A participação política do jovem no Brasil contemporâneo

Enviada em 27/05/2020

A música “É preciso saber viver”, da banda Titãs, faz uma reflexão sobre como é necessário que as pessoas saíam de suas inércias para começarem a buscar oportunidades para tornarem seus sonhos em realidades. Embasado nesta interpretação, faz-se possível analisar a importância da participação dos jovens contemporâneos na política brasileira, evidenciando a premência desse grupo social em desviar de suas inércias para conseguirem lutar pelos seus direitos de participarem do campo político nacional. Contudo, entraves como a falta de medidas públicas, somado a falta de um entendimento sobre o assunto, demonstram a situação problemática existente no Brasil, o que dificulta a possibilidade da atuação unitária dos jovens na política.
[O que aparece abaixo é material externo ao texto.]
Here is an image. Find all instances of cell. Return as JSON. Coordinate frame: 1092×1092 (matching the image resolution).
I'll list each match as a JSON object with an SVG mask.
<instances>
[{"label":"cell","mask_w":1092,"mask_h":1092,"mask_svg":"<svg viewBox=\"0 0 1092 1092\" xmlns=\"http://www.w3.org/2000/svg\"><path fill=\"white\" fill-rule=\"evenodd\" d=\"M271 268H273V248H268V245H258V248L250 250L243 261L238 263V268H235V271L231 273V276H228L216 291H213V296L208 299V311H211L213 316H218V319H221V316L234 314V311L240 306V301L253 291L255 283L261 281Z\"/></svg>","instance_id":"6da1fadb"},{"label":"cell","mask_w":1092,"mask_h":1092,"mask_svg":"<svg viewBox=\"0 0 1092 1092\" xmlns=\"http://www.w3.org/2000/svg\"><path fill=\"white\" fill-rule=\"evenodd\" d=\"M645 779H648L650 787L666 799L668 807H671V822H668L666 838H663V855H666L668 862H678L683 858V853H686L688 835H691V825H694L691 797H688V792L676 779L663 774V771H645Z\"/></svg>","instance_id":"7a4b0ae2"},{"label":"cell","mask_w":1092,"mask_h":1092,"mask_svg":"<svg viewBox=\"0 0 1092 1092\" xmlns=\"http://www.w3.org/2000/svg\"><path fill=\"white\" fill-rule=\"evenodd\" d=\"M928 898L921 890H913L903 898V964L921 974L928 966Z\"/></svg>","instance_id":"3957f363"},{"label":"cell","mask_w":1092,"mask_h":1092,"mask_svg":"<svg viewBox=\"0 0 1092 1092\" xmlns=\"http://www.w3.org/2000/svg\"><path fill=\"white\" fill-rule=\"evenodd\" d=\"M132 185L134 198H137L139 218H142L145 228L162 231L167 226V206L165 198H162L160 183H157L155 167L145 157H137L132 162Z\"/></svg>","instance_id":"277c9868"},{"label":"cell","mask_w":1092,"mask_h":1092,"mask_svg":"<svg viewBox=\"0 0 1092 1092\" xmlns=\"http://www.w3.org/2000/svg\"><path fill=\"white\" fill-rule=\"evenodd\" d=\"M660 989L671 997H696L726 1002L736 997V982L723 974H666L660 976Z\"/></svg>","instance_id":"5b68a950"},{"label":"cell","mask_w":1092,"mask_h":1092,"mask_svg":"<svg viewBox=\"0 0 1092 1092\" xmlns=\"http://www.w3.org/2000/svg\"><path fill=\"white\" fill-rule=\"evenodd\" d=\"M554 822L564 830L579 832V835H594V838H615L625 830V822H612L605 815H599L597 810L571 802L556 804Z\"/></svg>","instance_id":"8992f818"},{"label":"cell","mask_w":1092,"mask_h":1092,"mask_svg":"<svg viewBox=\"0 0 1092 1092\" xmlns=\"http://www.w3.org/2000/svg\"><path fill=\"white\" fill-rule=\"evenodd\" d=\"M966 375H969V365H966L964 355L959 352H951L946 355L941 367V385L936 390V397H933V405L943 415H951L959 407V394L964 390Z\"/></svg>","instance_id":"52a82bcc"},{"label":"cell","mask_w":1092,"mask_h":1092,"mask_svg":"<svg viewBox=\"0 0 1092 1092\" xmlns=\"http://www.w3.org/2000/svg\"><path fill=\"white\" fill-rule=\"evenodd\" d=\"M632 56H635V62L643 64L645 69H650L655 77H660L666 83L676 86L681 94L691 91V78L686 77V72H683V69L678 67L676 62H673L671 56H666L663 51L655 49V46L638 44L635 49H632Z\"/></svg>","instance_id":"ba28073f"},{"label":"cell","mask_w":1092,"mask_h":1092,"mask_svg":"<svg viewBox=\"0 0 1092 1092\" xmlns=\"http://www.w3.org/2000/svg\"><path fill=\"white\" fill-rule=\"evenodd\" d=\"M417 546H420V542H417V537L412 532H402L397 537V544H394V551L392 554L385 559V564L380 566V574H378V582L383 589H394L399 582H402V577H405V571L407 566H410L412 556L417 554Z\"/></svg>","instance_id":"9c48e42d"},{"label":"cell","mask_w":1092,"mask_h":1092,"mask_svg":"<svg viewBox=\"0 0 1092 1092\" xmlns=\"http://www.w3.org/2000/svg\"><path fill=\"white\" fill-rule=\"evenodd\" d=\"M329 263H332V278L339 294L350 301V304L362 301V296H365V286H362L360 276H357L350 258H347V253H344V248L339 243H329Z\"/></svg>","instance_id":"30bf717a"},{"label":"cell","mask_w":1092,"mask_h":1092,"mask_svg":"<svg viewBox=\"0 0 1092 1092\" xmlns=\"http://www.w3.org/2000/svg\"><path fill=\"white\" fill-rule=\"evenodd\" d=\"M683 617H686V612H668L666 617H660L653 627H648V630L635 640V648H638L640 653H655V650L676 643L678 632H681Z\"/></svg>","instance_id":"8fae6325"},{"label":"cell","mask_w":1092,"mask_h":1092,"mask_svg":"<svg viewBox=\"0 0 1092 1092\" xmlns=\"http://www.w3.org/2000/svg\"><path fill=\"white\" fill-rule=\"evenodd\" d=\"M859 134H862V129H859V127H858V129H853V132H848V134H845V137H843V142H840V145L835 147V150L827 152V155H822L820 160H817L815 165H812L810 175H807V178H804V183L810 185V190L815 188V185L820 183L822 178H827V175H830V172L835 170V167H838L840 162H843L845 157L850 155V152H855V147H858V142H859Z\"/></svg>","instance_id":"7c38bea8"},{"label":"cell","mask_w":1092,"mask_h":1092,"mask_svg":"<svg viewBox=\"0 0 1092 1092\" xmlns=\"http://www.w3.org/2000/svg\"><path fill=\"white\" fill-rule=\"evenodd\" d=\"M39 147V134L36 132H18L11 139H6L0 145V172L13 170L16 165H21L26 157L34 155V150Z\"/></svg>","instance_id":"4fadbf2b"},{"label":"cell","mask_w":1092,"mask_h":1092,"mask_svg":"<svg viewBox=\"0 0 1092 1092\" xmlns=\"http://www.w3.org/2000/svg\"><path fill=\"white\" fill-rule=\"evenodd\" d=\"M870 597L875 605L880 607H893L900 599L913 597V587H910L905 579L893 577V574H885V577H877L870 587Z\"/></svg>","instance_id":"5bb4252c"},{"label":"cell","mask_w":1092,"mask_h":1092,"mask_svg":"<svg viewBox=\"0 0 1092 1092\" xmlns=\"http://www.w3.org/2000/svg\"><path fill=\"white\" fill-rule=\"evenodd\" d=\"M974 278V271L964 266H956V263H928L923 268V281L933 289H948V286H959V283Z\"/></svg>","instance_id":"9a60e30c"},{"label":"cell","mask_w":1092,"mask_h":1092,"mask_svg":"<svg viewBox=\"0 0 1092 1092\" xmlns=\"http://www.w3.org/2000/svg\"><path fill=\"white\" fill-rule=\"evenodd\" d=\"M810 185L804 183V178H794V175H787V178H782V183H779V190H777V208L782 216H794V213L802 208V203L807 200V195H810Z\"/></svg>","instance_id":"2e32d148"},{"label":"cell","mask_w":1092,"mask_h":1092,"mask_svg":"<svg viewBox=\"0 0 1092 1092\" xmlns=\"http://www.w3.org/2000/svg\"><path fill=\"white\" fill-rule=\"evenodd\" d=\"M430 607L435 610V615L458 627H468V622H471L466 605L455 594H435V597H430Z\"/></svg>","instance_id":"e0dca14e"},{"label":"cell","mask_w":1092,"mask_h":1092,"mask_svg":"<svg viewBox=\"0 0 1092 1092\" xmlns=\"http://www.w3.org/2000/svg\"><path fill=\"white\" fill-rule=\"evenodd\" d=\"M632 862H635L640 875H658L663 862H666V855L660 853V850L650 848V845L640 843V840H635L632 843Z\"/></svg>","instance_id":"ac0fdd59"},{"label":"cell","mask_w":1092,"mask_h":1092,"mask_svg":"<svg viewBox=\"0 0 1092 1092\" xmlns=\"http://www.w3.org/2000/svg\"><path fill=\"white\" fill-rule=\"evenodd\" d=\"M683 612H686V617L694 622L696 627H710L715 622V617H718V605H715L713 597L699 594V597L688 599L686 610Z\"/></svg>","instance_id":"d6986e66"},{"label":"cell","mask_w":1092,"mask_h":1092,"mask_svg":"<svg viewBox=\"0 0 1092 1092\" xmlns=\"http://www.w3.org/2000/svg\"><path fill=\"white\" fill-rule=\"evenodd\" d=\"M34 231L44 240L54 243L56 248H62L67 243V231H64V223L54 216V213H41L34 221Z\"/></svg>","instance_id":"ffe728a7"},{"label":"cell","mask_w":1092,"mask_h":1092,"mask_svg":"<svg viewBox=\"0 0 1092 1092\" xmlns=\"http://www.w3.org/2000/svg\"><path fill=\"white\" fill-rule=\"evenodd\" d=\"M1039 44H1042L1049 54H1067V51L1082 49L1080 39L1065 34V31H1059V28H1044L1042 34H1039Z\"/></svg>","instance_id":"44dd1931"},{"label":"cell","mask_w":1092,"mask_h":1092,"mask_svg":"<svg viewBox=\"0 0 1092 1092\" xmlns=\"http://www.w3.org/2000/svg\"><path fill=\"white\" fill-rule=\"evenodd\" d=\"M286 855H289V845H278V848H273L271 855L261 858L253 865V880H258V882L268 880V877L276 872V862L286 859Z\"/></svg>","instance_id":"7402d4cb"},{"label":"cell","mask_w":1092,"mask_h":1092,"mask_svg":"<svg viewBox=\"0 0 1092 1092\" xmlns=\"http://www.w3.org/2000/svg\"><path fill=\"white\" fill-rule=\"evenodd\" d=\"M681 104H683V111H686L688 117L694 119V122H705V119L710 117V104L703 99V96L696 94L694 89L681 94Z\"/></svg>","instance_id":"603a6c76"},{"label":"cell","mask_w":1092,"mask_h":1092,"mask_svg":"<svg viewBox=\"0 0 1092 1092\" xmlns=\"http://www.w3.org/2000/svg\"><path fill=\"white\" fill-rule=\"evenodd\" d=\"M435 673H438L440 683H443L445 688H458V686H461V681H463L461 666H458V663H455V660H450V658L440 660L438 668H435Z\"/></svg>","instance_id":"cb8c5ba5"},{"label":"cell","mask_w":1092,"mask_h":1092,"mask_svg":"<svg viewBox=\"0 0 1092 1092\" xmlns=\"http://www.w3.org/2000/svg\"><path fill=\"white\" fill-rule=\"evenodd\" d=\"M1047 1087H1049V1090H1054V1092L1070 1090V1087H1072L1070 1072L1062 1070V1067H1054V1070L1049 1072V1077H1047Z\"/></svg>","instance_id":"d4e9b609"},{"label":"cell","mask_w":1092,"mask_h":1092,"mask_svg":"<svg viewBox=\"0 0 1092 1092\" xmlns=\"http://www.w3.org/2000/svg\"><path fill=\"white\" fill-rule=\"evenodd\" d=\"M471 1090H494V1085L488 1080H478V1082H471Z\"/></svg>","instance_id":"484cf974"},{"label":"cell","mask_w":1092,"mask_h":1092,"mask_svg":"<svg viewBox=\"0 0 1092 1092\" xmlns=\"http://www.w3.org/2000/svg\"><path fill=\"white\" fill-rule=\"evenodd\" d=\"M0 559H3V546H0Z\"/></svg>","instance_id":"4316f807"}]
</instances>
A priori, é necessário ressaltar o quanto a ausência de medidas públicas afeta diretamente o envolvimento juvenil na política. Em meio a isso, uma analogia ao movimento “Primavera secundarista” faz-se possível, uma vez que, realizada em 2013, demonstra a força de oposição juvenil, frente ao projeto de reorganização escolar do governador de São Paulo. Nessa lógica, é possível observar o quanto a juventude está ciente sobre os acontecimentos políticos, e que, para serem ouvidos pelo governo, fazem tais movimentos de grandes proporções. Logo, por meio dessas atitudes, percebe-se o quanto o Brasil necessita de medidas públicas que possam dar voz a esses jovens em departamentos governamentais para que, assim, eles possam evidenciar seus pensamentos e consentimentos, o que é exposto, portanto, como direito constitucional.

Ademais, é viável considerar que a carência de conhecimento sobre a política também propicia a continuidade do entrave já exposto. Nessa linha de pensamento, observa-se que o cidadão, não sendo ensinado pelas escolas ou famílias sobre os princípios políticos e suas relevâncias para a formação de uma melhor sociedade, ele obtém conhecimentos do senso comum (algumas falsas), mas que muitas vezes são colocadas como verdades absolutas, sem mesmo ter um pensamento crítico sobre. E como consequência, ele as devulgam, como explica a teoria “Comportamento de manadas” do filósofo Nietzsche, prejudicando, assim, os jovens de experimentarem o verdadeira sentido da política.

Em síntese, medidas exequíveis são necessárias para conterem as problemáticas expostas. Para tanto, é mister que o Governo, em parceria ao Ministério da Educação, amplie a grade curricular escolar, tanto das particulares quanto as públicas, colocando uma matéria específica sobre os princípios da política, aliadas às aulas de Filosofia do ensino média, por meio de aulas teóricas e práticas, para que assim os alunos possam saber sobre importância da política, e possam exigir do governo medidas públicas para sua participação política, demonstrando a força juvenil, como na “Primavera secundarista” de 2013.